So, the next, and hopefully last, question in my growing list of questions about adjoints to forgetful functors concerns the left adjoint to functor $U:\mathbf{Ring}\to\mathbf{AbGrp}$.
My approach so far has been to take the free monoid $F(A)$ over the set under the abelian group A, then the free abgroup $AbF(A)$ of $F(A)$, and finally identify all elements $'ab+ab'$ with $a(b+b)$ and $(a+a)b$.
But it does feel like I've gone too far in forgetting the abelian structure when making the free monoid. Perhaps we can take a free monoid over the group immediately and define it to be consistent with addition so that $a(b+c)d= abd+acd$.
I found that a similar approach was necessary when defining the free group over a monoid, but the situation is very different here, and I lack the skill to confidently pursue my own solutions.

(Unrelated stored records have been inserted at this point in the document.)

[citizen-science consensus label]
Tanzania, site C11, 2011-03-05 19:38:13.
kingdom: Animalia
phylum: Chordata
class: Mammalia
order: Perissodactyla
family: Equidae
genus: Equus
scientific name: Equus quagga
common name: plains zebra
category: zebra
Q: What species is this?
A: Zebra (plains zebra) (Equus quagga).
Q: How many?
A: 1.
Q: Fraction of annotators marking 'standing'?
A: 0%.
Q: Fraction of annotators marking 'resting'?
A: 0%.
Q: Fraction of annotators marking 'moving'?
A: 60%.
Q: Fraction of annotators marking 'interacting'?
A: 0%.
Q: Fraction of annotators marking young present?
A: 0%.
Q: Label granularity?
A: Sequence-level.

Thanks in advance for any answers.
Best Answer
To give some more details about my comment: We let $F(A) = \bigoplus_{n\ge 0} A^{\otimes n}$ with the obvious addition and the multiplication induced by the maps $A^{\otimes n} \times A^{\otimes m} \to A^{\otimes (n+m)}$ on the summands. Then $F(A)$ is a ring. Given a Ring $R$ and an $\mathbf{AbGrp}$-morphism $f\colon A \to UR$ we define $\bar f\colon F(A) \to R$ by $\bar f(a_1 \otimes \cdots \otimes a_n) := f(a_1)\cdots f(a_n)$. Then $\bar f$ is a $\mathbf{Ring}$-morphism (just check by calculating). Obviously $ \bar f|_{A} = f$ (here we use $A = A^{\otimes 1} \subseteq F(A)$), so $f \mapsto \bar f$ is one-to-one. To see that it is onto, we let $g\colon F(A) \to R$ be a $\mathbf{Ring}$-morphism and $f := g|_A$. We now have $$ g(a_1\otimes \cdots \otimes a_n) = g(a_1)\cdots g(a_n) = f(a_1) \cdots f(a_n) = \bar f(a_1 \otimes \cdots \otimes a_n) $$ So $g = \bar f$. So $f \mapsto \bar f$ gives a bijection $\mathbf{AbGrp}(A, UR) \to \mathbf{Ring}(FA, R)$ which is natural. So $F$ is left adjoint to $U$.